To do: Word for word, repeat the entries, minus the pictures.

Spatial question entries
——

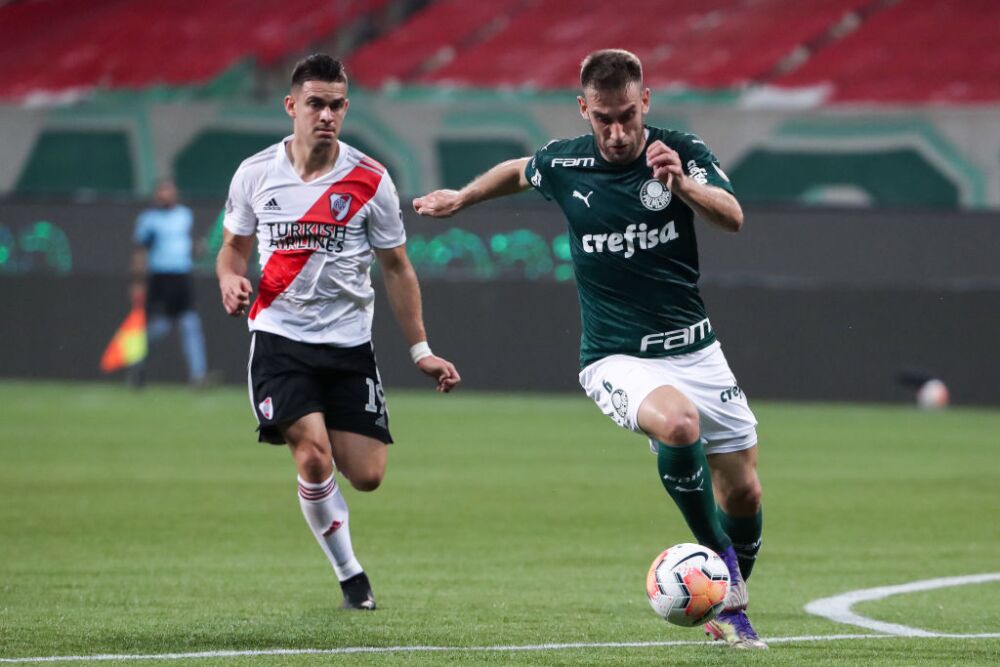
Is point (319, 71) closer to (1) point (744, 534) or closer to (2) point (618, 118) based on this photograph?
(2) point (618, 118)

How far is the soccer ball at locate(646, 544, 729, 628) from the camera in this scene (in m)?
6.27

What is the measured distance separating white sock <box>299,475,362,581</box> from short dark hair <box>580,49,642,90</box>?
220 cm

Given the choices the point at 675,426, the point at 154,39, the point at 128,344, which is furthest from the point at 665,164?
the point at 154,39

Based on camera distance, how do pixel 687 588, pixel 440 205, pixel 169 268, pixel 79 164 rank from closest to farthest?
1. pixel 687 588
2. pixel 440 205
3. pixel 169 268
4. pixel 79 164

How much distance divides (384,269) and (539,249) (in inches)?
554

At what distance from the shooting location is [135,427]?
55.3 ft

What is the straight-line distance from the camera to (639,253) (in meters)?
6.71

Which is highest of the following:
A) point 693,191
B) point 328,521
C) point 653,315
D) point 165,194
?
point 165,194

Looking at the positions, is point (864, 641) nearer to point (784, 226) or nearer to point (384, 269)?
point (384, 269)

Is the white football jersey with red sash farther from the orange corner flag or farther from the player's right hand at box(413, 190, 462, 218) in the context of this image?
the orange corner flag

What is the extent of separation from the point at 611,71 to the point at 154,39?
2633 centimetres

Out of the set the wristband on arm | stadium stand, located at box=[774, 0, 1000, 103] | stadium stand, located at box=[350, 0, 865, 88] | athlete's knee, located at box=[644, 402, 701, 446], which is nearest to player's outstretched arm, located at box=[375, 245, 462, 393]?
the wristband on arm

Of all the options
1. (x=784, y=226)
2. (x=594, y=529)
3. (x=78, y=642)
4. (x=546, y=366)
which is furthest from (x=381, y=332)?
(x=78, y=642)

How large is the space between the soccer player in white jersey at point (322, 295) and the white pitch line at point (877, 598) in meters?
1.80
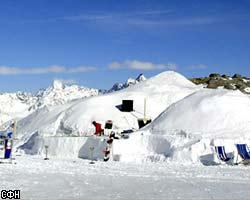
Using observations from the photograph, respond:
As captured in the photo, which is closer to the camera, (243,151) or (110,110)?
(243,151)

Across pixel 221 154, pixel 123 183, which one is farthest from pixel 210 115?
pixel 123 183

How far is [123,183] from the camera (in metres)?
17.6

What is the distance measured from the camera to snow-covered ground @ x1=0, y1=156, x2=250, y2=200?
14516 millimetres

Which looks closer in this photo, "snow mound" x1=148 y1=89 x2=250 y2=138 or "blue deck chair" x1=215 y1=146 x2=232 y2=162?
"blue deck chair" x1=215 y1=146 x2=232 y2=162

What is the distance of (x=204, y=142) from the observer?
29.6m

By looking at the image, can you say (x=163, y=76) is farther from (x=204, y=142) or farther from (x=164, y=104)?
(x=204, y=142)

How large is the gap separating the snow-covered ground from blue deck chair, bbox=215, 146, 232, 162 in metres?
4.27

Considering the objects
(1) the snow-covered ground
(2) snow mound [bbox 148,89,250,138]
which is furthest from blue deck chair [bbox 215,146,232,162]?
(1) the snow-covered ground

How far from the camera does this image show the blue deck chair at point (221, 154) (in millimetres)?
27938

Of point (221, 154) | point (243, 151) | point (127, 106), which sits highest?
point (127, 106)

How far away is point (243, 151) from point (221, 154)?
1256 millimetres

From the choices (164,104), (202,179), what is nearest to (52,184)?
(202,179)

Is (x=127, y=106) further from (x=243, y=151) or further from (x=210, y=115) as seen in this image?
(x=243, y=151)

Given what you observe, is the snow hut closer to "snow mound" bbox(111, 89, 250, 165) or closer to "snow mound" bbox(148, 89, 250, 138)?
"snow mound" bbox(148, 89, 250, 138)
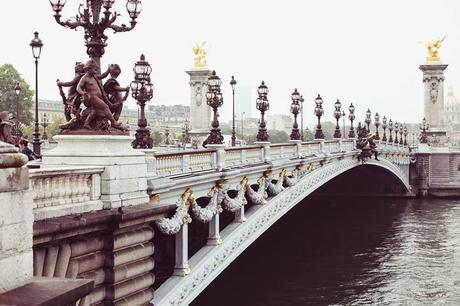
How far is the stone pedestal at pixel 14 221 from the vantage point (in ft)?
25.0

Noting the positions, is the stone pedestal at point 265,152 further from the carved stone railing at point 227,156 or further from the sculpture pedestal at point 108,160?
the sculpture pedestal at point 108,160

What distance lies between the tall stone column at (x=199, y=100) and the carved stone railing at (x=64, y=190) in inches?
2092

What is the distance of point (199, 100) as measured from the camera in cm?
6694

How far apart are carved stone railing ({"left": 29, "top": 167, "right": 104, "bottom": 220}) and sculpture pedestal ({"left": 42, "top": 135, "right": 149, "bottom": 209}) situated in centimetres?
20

——

Problem solution:
Is point (319, 71) closer to (1) point (744, 534) or closer to (2) point (618, 118) based on this photograph?
(2) point (618, 118)

How far is the soccer ball at locate(646, 544, 729, 628) from the camera in this scene (in m)?
6.27

What is the measured distance separating white sock <box>299,475,362,581</box> from short dark hair <box>580,49,642,90</box>?
220 cm

Given the choices the point at 675,426, the point at 154,39, the point at 128,344, which is furthest from the point at 665,164?
the point at 154,39

Based on camera distance, how do pixel 687 588, pixel 440 205, pixel 169 268, pixel 79 164 rank from closest to farthest?
1. pixel 687 588
2. pixel 440 205
3. pixel 169 268
4. pixel 79 164

How much distance divides (384,269) and (539,249) (in inches)?
554

At what distance from the shooting location is [135,427]?
55.3 ft

What is the straight-line distance from the camera to (639,253) (in meters)?
6.71

Which is highest of the following:
A) point 693,191
B) point 328,521
C) point 653,315
D) point 165,194
?
point 165,194

Looking at the positions, is point (864, 641) nearer to point (784, 226) or nearer to point (384, 269)?
point (384, 269)

Is the white football jersey with red sash farther from the orange corner flag or farther from the player's right hand at box(413, 190, 462, 218) in the context of this image?
the orange corner flag

What is the extent of separation from the point at 611,71 to the point at 154,39?
2633 centimetres

Out of the set the wristband on arm | stadium stand, located at box=[774, 0, 1000, 103] | stadium stand, located at box=[350, 0, 865, 88] | athlete's knee, located at box=[644, 402, 701, 446], which is nearest to player's outstretched arm, located at box=[375, 245, 462, 393]?
the wristband on arm

Of all the options
1. (x=784, y=226)
2. (x=594, y=529)
3. (x=78, y=642)
4. (x=546, y=366)
which is furthest from (x=381, y=332)?
(x=78, y=642)

How large is the space between the soccer player in white jersey at point (322, 295) and the white pitch line at point (877, 598) in meters?
1.80
Using observations from the photograph, respond:
As captured in the photo, which is closer to the camera, (243,151) or (110,110)?
(243,151)

Across pixel 221 154, pixel 123 183, which one is farthest from pixel 210 115?
pixel 123 183

How far is [123,183] from the camera (in metres)?
17.6

What is the distance measured from the camera to snow-covered ground @ x1=0, y1=156, x2=250, y2=200?
14516 millimetres

Which looks closer in this photo, "snow mound" x1=148 y1=89 x2=250 y2=138 or "blue deck chair" x1=215 y1=146 x2=232 y2=162?
"blue deck chair" x1=215 y1=146 x2=232 y2=162

What is the distance of (x=204, y=142) from the observer?
29.6m

By looking at the image, can you say (x=163, y=76) is farther from (x=204, y=142) or farther from (x=164, y=104)?
(x=204, y=142)

How large is the gap separating the snow-covered ground from blue deck chair, bbox=215, 146, 232, 162 in metres?
4.27

Considering the objects
(1) the snow-covered ground
(2) snow mound [bbox 148,89,250,138]
which is furthest from blue deck chair [bbox 215,146,232,162]?
(1) the snow-covered ground

How far from the camera does this image show the blue deck chair at point (221, 154) (in millimetres)?
27938

Of point (221, 154) | point (243, 151) | point (127, 106), which sits highest?
point (127, 106)

How far away is point (243, 151) from point (221, 154)?
1256 millimetres

From the choices (164,104), (202,179), what is nearest to (52,184)?
(202,179)

Is (x=127, y=106) further from (x=243, y=151) or further from (x=210, y=115) as seen in this image?
(x=243, y=151)

Given what you observe, is the snow hut closer to "snow mound" bbox(111, 89, 250, 165) or closer to "snow mound" bbox(148, 89, 250, 138)?
"snow mound" bbox(148, 89, 250, 138)
How far is the stone pedestal at pixel 14 221 from the vantage point (in ft)?
25.0

Noting the positions, is the stone pedestal at point 265,152 further from the carved stone railing at point 227,156 or further from the sculpture pedestal at point 108,160?
the sculpture pedestal at point 108,160

What distance lies between the tall stone column at (x=199, y=100) and the carved stone railing at (x=64, y=190) in inches?
2092

What is the distance of point (199, 100) as measured from the camera in cm?
6694

How far apart are carved stone railing ({"left": 29, "top": 167, "right": 104, "bottom": 220}) and sculpture pedestal ({"left": 42, "top": 135, "right": 149, "bottom": 209}) situated in centimetres?
20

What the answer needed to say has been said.